Situation: Have RAID5 (Software) installation on IDE.
Mobo Gigabyte 7VRX (has 4 IDE channels)
Initial setup was hda, hdc, hdd (on IDE 1 & 2)
Strategy: Move third raid device (hdd) to IDE 3
Added in hdg. -> mdadm /dev/md7 --add /dev/hdg1
mdstat confirmed additional md device
Attempted to fail out hdd5
Result: Both /dev/hdc5 and /dev/hdd5 marked (F)
? Is there anyway to UNmark these devices?? OR MORE IMPORTANTLY
recover the "failed" devices?
Version-Release number of selected component (if applicable):
recent - Last up2date run 03/03/05
Steps to Reproduce:
Not game to attempt to reporoduce such error at this stage.
To move a drive from one controller to another doesn't require
removing/adding the drive from the array. You simply shut down the
machine, move the drive, then at startup it detects that you have
moved the drive and puts it back in the array from the new device
location. If you are wanting to change the physical disk that the
data resides on, then you have to do what you tried to do. However, a
word of caution: IDE drives now a days are, unfortunately, not what I
would call high reliability devices. Any time you move data from one
drive to another like this, you are taking a device offline and
forcing the array into degraded mode, at which point it is no longer
fault tolerant, and then telling it to rebuild onto a different drive.

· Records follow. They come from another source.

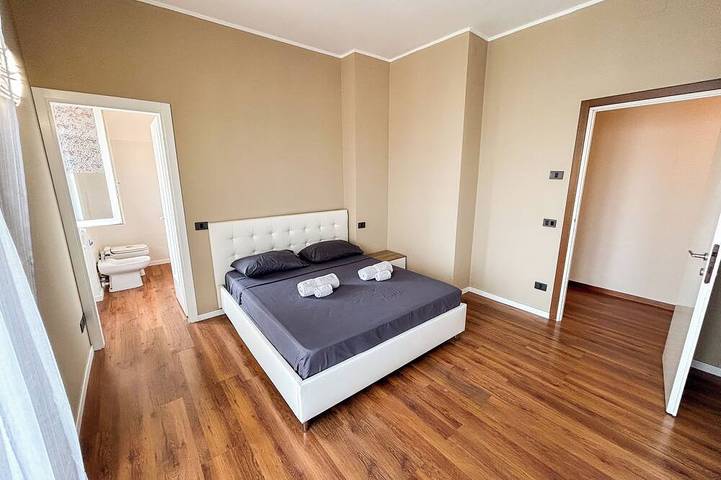 Ganze Wohnung, SkyLoft Bergamo - Chic Penthouse with Unique Panorama in Bergamo, Bergamo Provinz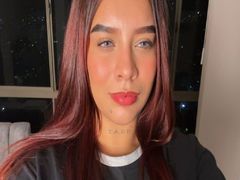 MaidyIsaza from LiveJasmin
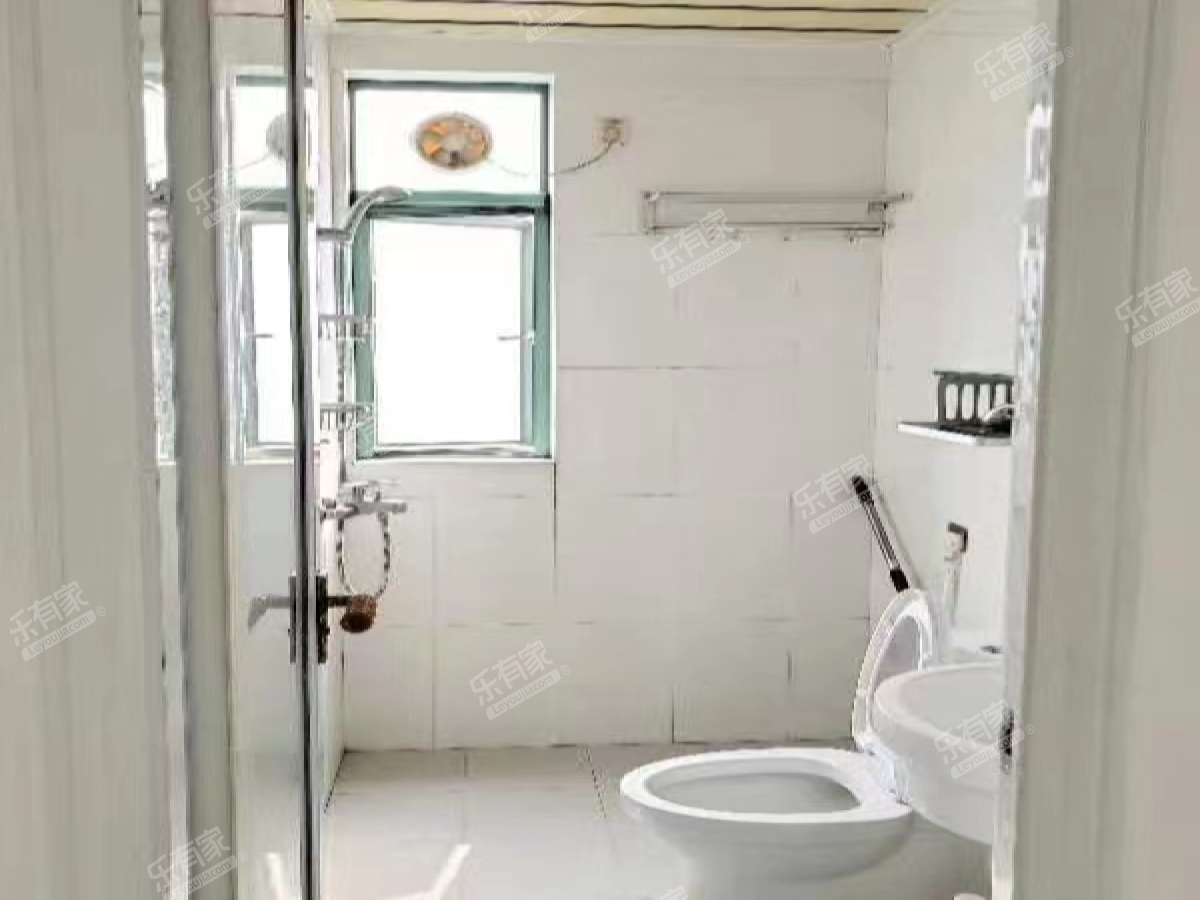 景湖名郡厕所-1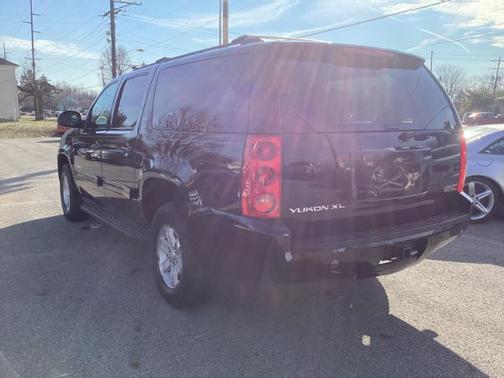 2013 GMC Yukon XL 1500 SLT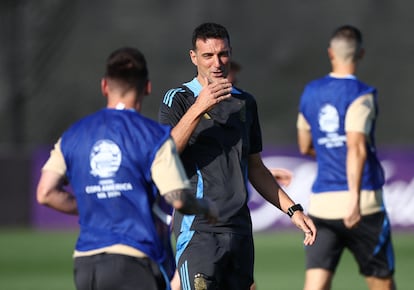 Lionel Scaloni, entrenador de Argentina, da indicaciones a sus futbolistas durante un entrenamiento en Nueva Jersey, en junio pasado.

The risk is that something will go wrong during that rebuild. For
IDE drives, I recommend that prior to doing something like this, you
always do something like dd if=/dev/hda of=/dev/null and do that for
each drive you have in your current array as a quick read test to make
sure there are no bad blocks hiding in rarely/never used parts of the
Now, to your specific case, when you added /dev/hdg1 it should have
just became a hot spare. Once you then removed /dev/hdd5, it should
have been marked as Failed, and reconstruction should have started on
/dev/hdg1. At that point, the raid subsystem would have to read every
single block on /dev/hda5 and /dev/hdc5 in order to reconstruct
/dev/hdg1, and if /dev/hdc5 had any bad sectors, then it would end up
failing as a result and taking the array offline. I'm guessing that's
what happened here. If you still can, check your logs for any error
messages indicating I/O errors to /dev/hdc5.
If that's what happened, then your next option is to reboot into
rescue more and use mdadm to manually assemble the raid5 array. To do
that, do something like:
mdadm -A /dev/md7 --force --run --update=summaries /dev/hda5 /dev/hdc5
I wouldn't try to add /dev/hdd5 back into the array, I would just try
to get it back into the degraded state it was in before. However, if
you know for certain that you didn't write to the array after failing
/dev/hdd5, then you could bring the array back up with all three
devices. The problem is, if the array was still active after you
removed /dev/hdd5, then any writes that would have went to /dev/hdd5
would have been stored in parity blocks on /dev/hda5 and /dev/hdc5
instead, and if you bring /dev/hdd5 back into the array as a clean
device, we'll read from it instead of the parity blocks and get stale
data, possibly resulting in a corrupted filesystem. Instead, you have
to readd /dev/hdd5 as a new disk and let it get rebuilt (although
since you have to rebuild a drive anyway, rebuilding /dev/hdg1 makes
more sense than rebuilding to /dev/hdd5 and having to start the move
process over again).
Hope that helps.
No activity in multiple months, closing.